52 \item \texttt{wall\_time\_days}: shortest realistic end-to-end duration on a single replicator's machine.
53 \item \texttt{person\_hours}: human attention required, distinct from wall-clock (a 10-day training run with one hour of supervision is 240/1, not 240/240).
54 \item \texttt{materials\_usd}: out-of-pocket non-compute costs (sensors, annotators, API credits, dataset licences) in a reference year.
55\end{itemize}
56A fifth field, \texttt{currency\_year}, anchors USD figures so that budgets from different protocol versions remain comparable after inflation. We considered but rejected an \texttt{other} catch-all: in pilot annotation, an \texttt{other} field absorbed 23\% of costs and made budgets non-comparable; tightening the schema to four explicit fields forced annotators to map the remainder back into the named categories, leaving the 6\% residual we report in Claim~4.
57
58\paragraph{Calibration replications.} For 17 of the 312 papers, the corpus team performed an actual end-to-end replication and logged wall-clock, compute-hours, and person-hours against the authors' self-reported budget. These 17 are not a random sample --- they were drawn from claims that were already in the active-replication queue, biasing toward replicable claims --- but they are the empirical basis for the underreport factor in Claim~2.
59
60\paragraph{The reproducibility tax.} For a corpus subset $C$ (a subfield, a venue, a research group), define the scalar
61\[
62\tau(C) = \frac{1}{|C|} \sum_{c \in C} b(c)
63\]
64where $b(c)$ is the budget of claim $c$ projected to a single scalar via a documented weighting (we use $b = \text{compute\_gpu\_hours} + 24 \cdot \text{wall\_time\_days} + \text{person\_hours}$, then a log transform to dampen the tail). $\tau$ is unitless after the log, comparable across subfields, and stable to a few new papers being added at the margin. It is the simplest summary statistic that respects the budget schema; we do not claim it is the right one.

————

- **PROMPT A**
Reproduce the entries verbatim, starting at the line that contains "From the photographic" and ending at the line that contains "2.68 meters". Include both of those lines.

————

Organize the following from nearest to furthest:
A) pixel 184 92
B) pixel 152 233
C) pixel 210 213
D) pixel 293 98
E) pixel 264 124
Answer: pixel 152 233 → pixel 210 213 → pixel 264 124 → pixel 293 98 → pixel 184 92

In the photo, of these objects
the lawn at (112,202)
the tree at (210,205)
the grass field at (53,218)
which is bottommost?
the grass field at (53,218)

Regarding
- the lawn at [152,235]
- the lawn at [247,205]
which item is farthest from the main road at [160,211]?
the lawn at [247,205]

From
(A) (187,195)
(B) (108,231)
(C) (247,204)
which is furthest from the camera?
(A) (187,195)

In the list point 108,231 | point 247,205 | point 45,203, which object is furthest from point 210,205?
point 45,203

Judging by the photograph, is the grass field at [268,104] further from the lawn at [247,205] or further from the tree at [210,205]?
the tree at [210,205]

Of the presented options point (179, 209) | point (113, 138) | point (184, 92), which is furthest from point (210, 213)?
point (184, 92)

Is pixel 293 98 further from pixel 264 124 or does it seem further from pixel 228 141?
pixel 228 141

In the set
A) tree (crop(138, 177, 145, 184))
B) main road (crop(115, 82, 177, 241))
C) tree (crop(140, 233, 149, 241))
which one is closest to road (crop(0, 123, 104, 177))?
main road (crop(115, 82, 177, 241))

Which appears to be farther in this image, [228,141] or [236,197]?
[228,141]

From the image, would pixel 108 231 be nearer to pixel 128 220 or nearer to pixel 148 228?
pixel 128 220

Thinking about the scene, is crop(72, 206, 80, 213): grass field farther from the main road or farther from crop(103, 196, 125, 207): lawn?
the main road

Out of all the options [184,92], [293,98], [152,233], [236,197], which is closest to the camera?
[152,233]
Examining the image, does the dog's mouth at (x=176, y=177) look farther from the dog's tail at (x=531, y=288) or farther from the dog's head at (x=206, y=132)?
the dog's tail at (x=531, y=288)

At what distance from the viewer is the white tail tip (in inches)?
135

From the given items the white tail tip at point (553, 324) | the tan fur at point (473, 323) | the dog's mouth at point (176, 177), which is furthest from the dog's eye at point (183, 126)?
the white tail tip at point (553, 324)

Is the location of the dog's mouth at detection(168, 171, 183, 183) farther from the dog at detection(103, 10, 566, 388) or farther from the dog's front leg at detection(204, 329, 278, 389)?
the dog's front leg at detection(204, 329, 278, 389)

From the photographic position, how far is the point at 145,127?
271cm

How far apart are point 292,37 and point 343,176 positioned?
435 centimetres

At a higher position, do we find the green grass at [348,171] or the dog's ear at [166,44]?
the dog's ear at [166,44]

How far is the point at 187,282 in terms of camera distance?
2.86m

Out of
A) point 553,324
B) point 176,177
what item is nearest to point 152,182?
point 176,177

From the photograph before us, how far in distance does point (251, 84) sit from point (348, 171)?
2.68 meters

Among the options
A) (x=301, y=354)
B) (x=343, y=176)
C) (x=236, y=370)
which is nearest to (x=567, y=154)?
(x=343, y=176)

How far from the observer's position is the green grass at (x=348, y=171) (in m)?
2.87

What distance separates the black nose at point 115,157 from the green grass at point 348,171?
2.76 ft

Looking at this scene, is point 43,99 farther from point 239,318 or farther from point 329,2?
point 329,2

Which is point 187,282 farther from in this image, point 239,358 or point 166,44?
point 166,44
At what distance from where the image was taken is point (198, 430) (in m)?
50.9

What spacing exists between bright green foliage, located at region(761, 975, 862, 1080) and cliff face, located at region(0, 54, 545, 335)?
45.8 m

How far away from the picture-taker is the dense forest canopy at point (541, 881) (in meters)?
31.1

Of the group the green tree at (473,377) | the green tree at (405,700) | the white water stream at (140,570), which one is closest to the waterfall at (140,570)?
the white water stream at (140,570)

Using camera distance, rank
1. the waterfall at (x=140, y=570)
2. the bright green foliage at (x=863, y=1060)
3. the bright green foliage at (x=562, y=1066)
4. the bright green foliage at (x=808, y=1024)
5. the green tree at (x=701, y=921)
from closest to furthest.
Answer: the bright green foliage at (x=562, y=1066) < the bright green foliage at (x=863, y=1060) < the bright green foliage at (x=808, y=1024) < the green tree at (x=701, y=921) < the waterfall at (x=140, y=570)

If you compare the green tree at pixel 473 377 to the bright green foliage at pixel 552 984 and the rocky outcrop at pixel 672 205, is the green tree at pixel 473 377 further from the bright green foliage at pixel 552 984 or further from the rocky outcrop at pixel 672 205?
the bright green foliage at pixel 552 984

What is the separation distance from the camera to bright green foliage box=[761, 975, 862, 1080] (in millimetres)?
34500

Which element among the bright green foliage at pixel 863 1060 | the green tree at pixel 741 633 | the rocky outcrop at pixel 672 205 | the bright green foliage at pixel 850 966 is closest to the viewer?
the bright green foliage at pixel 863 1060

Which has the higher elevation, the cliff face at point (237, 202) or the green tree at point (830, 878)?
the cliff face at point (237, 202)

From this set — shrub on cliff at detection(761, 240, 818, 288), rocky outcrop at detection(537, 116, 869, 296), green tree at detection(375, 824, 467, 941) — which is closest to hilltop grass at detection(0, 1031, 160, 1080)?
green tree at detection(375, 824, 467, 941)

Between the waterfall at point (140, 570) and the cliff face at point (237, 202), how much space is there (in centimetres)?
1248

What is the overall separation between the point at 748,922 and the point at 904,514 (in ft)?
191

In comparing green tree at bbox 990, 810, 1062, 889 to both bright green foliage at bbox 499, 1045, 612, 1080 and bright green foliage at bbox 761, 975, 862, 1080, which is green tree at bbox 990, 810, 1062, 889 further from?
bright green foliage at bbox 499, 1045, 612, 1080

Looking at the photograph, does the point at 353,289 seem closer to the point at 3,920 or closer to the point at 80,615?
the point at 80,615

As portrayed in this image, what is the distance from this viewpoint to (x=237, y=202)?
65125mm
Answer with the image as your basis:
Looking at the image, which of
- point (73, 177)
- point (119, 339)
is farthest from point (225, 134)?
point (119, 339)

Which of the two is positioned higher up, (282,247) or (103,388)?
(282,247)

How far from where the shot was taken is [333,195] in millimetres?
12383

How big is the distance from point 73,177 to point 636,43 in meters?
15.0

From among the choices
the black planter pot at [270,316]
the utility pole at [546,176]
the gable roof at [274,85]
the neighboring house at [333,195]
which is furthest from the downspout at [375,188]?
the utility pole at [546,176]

————

- **PROMPT B**
In the reproducibility budget excerpt, what share of costs did an "other" catch-all field absorb during pilot annotation?

- **COMPLETE RESPONSE A**
From the photographic position, how far is the point at 145,127?
271cm

How far apart are point 292,37 and point 343,176 positioned?
435 centimetres

At a higher position, do we find the green grass at [348,171] or the dog's ear at [166,44]?
the dog's ear at [166,44]

How far is the point at 187,282 in terms of camera distance?
2.86m

Out of
A) point 553,324
B) point 176,177
what item is nearest to point 152,182?
point 176,177

From the photograph before us, how far in distance does point (251, 84) sit from point (348, 171)?
2.68 meters

- **COMPLETE RESPONSE B**
23%